# Data shown
----

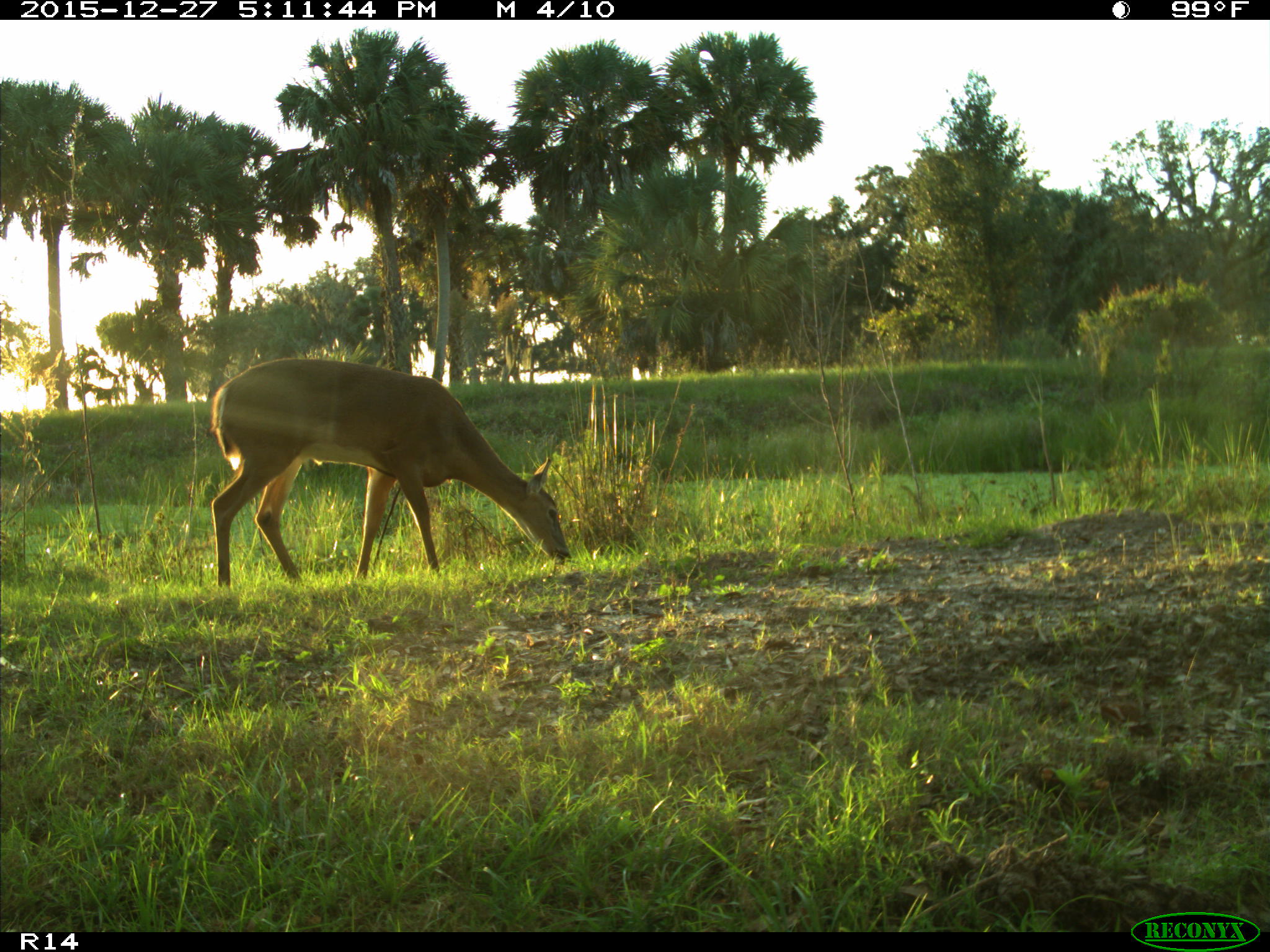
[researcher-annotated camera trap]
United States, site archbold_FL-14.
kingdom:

----

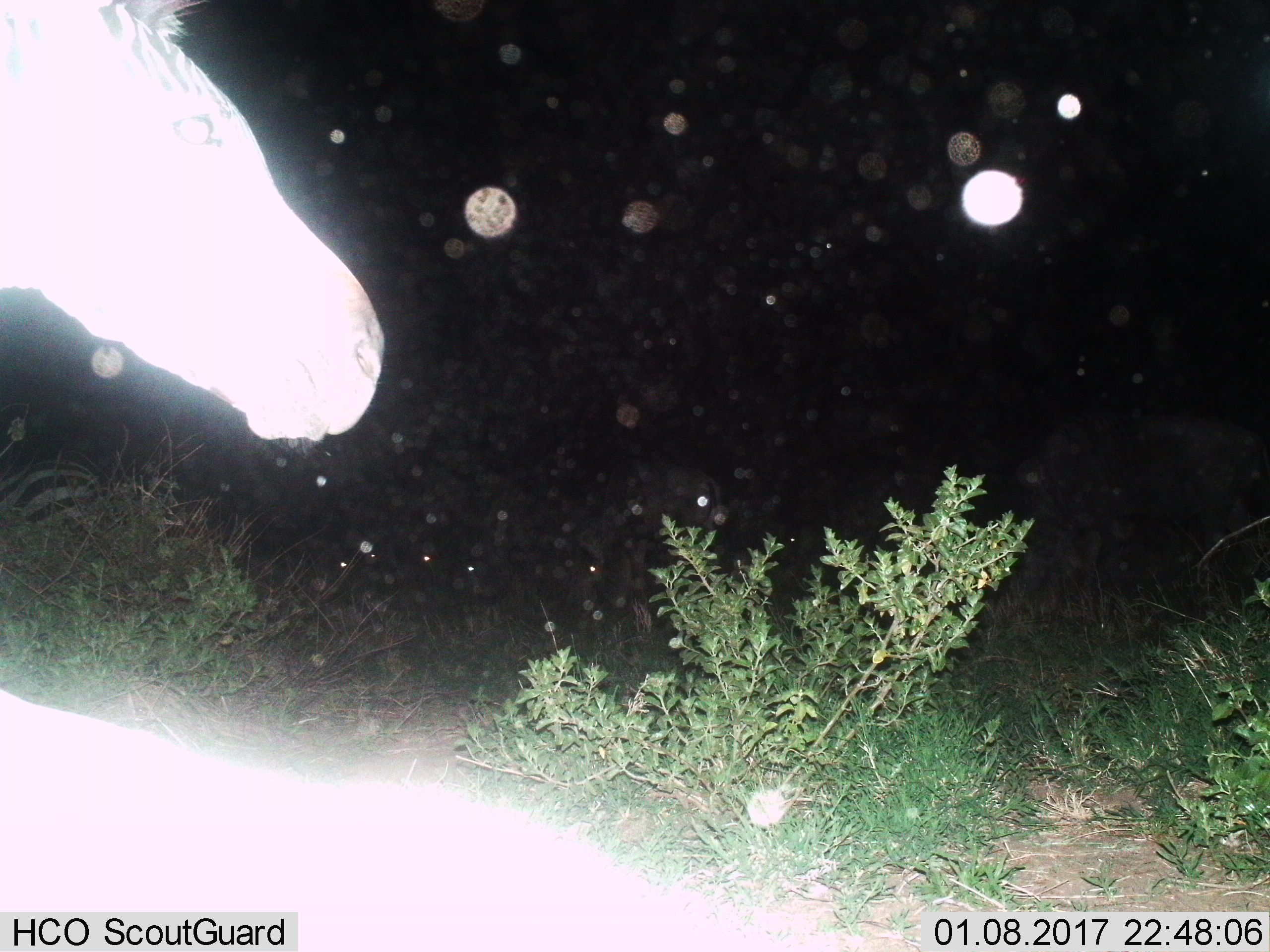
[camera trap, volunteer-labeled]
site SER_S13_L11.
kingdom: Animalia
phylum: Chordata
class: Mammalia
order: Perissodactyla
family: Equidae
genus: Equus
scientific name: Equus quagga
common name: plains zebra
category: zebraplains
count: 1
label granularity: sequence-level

----

Return, with no change at all, every line in the entries above from the line containing "category: zebraplains" through the line containing "label granularity: sequence-level".

# Output below
category: zebraplains
count: 1
label granularity: sequence-level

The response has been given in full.